At a munitions assembly point at Osan Air Base in South Korea, munitions airmen hoist a bomb into place Wednesday during annual training exercise Foal Eagle. These airmen, members of Osan’s 51st Munitions Squadron, have the time-urgent wartime task of fitting bombs to order with the necessary components, then getting them to the flight line in time to be attached to warplanes being readied for combat missions. (Franklin Fisher / S&S)

Munitions airmen hoist a bomb into place Wednesday at a munitions assembly point at Osan Air Base in South Korea during the annual training exercise Foal Eagle.

Munitions airmen hoist a bomb into place Wednesday at a munitions assembly point at Osan Air Base in South Korea during the annual training exercise Foal Eagle. (Franklin Fisher / S&S)

Airmen use a “jammer” vehicle to hoist a GBU-31 bomb onto a trailer during a training exercise Wednesday at Osan Air Base in South Korea. The airmen, of Osan’s 51st Munitions Squadron, were working with the bombs as part of Exercise Foal Eagle.

Airmen use a “jammer” vehicle to hoist a GBU-31 bomb onto a trailer during a training exercise Wednesday at Osan Air Base in South Korea. The airmen, of Osan’s 51st Munitions Squadron, were working with the bombs as part of Exercise Foal Eagle. (Franklin Fisher / S&S)

OSAN AIR BASE, South Korea — Arming fighter planes with bombs during wartime is no off-the-shelf, one-size-fits-all proposition.

Munitions airmen with the right tools and training must prepare munitions to order, assembly-line fashion, at what can be a relentless, keep ’em coming pace.

Airmen of the 51st Munitions Squadron at Osan have been honing those skills this week as part of the annual Foal Eagle exercise. The squadron is part of Osan’s 51st Fighter Wing.

“It’s meant to be an assembly line,” Capt. Andrea Wild, the squadron’s maintenance operations officer, said Wednesday. “There’s a lot of different components that are stored in various areas that we have to pull into one area to assemble these munitions.”

The airmen must get the right number and type of bombs, rockets and missiles out of storage and into various assembly points, where they’ll be fitted with components that make them ready for combat use.

The process involves trailers, forklifts, automatic hoists, ratchets and other equipment.

With the clock ticking, the airmen rush the munitions to the flight line for loading on the warplanes being readied for launch.

“It’s hectic,” said Senior Airman Richard Capuano, 23, of Danvers, Mass.

He’s worked at the bomb assembly job in Afghanistan and elsewhere in Southwest Asia in support of real-world combat missions.

“When stuff kicks off … you’re working nonstop,” he said. “Working 12-hour shifts or more. You’re not stopping.
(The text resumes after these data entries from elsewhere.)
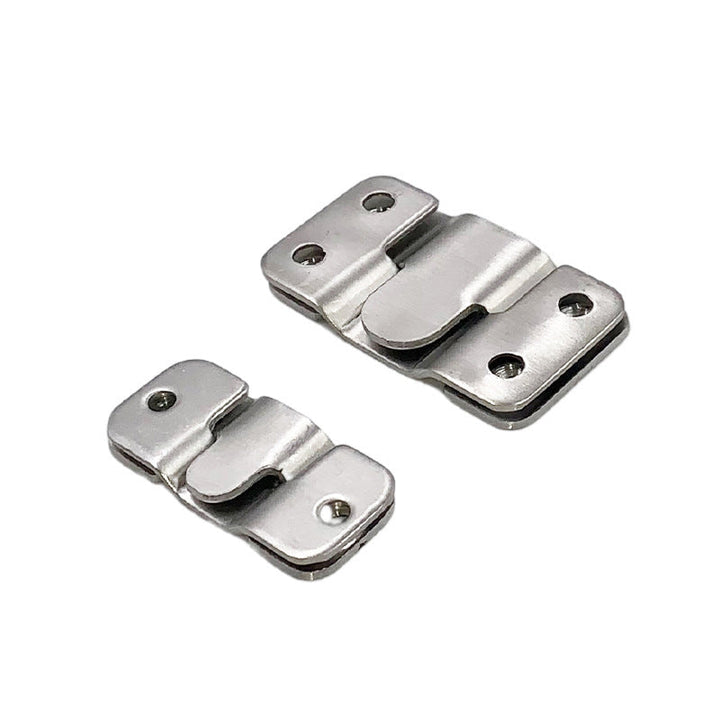 Practical hanging buckle made of stainless steel | Stornfield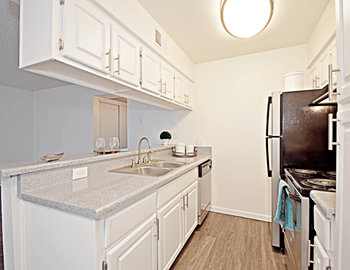 Efficient appliances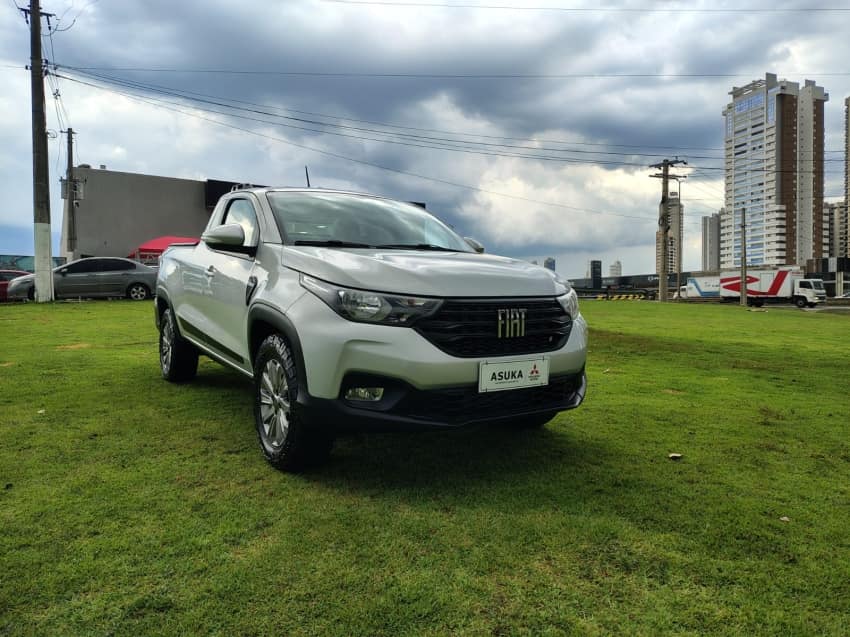 Fiat STRADA 1.3 FIREFLY FLEX FREEDOM CS MANUAL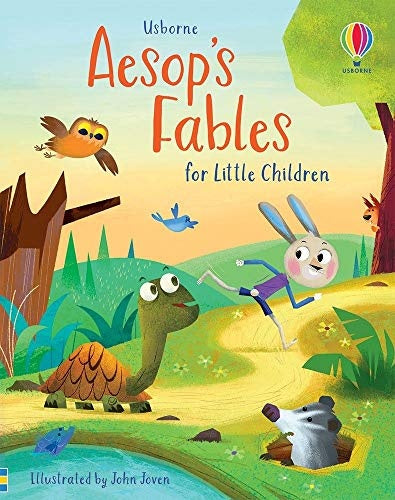Aesop's Fables for Little Children -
It’s go, go, go, go.”

The wing flies two types of fighter jets from Osan: the F-16 fighters of its 36th Fighter Squadron and the A-10 Thunderbolt II attack planes of its 25th Fighter Squadron.

“Our pace is driven by the flight line and ultimately by the missions that the pilots are flying,” Wild said.

The assemblers try to make sure every jet gets its needed munitions load, a process the airmen call “meeting the frag.”

“If we fail to meet our frag, that’s one, two, maybe three jets that are not going to be able to go up in the air and put bombs on target,” Capuano said.

Getting each adjustment right is key, said Capuano, but perhaps most crucial are the fuses.

“If you’re messing up on the fusing, you’re not dropping a bomb anymore,” he said. “It’s like you’re dropping a big rock.”

So Capuano tells airmen newly out of training to keep focused on their piece of the process.

“I just need them focused on one thing at a time. If someone’s turning a ratchet, putting on a fin, someone needs to be doing that. That’s your job.”